• _MATERIAL PROVIDED_

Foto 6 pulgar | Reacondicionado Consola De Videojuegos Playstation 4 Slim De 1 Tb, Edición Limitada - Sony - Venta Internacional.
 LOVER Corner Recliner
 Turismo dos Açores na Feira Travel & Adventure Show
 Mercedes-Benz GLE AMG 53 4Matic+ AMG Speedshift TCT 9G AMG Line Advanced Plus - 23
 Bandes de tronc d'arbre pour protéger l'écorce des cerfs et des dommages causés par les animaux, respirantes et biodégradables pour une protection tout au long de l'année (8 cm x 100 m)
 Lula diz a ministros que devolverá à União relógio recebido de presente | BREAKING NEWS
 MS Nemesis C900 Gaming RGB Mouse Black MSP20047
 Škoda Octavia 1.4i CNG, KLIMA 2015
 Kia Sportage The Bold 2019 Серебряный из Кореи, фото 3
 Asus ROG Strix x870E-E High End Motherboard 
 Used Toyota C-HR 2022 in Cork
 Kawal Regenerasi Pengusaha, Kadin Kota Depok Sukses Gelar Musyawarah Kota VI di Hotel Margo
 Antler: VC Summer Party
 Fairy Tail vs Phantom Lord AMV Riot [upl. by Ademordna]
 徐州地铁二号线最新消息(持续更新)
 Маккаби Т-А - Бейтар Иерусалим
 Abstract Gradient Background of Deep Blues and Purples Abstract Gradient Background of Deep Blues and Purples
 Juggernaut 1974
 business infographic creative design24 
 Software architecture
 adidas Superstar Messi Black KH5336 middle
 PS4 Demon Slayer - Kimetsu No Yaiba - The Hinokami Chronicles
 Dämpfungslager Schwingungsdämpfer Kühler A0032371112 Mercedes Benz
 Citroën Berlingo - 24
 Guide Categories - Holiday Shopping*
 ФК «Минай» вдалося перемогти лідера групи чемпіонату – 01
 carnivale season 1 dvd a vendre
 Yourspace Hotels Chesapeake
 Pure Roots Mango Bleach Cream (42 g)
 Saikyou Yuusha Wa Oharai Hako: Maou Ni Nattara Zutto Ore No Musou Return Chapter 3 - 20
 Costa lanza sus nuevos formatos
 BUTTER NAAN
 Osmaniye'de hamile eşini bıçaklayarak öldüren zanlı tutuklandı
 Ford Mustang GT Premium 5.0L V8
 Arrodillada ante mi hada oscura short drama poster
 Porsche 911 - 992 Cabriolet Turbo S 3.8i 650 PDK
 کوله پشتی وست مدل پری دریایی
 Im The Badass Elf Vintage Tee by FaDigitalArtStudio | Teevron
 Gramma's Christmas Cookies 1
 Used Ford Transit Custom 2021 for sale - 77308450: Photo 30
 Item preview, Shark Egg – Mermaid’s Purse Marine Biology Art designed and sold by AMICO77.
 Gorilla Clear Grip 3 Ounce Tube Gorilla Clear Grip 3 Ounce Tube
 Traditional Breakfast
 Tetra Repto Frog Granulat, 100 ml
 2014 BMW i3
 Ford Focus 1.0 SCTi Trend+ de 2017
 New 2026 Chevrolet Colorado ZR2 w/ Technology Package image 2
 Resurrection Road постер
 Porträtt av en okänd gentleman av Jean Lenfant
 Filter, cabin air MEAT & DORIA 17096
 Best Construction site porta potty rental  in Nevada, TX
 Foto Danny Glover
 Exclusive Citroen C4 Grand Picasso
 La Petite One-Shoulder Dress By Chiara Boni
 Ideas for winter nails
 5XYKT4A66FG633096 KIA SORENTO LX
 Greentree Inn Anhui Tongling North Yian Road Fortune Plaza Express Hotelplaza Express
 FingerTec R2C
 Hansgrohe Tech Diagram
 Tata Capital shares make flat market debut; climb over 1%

• _TASK_
After locating the line holding "Kia Sportage The" above, output exactly that line and every line after it through the line holding "徐州地铁二号线最新消息(持续更新)". Include nothing else.

• _ANSWER BOX_
 Kia Sportage The Bold 2019 Серебряный из Кореи, фото 3
 Asus ROG Strix x870E-E High End Motherboard 
 Used Toyota C-HR 2022 in Cork
 Kawal Regenerasi Pengusaha, Kadin Kota Depok Sukses Gelar Musyawarah Kota VI di Hotel Margo
 Antler: VC Summer Party
 Fairy Tail vs Phantom Lord AMV Riot [upl. by Ademordna]
 徐州地铁二号线最新消息(持续更新)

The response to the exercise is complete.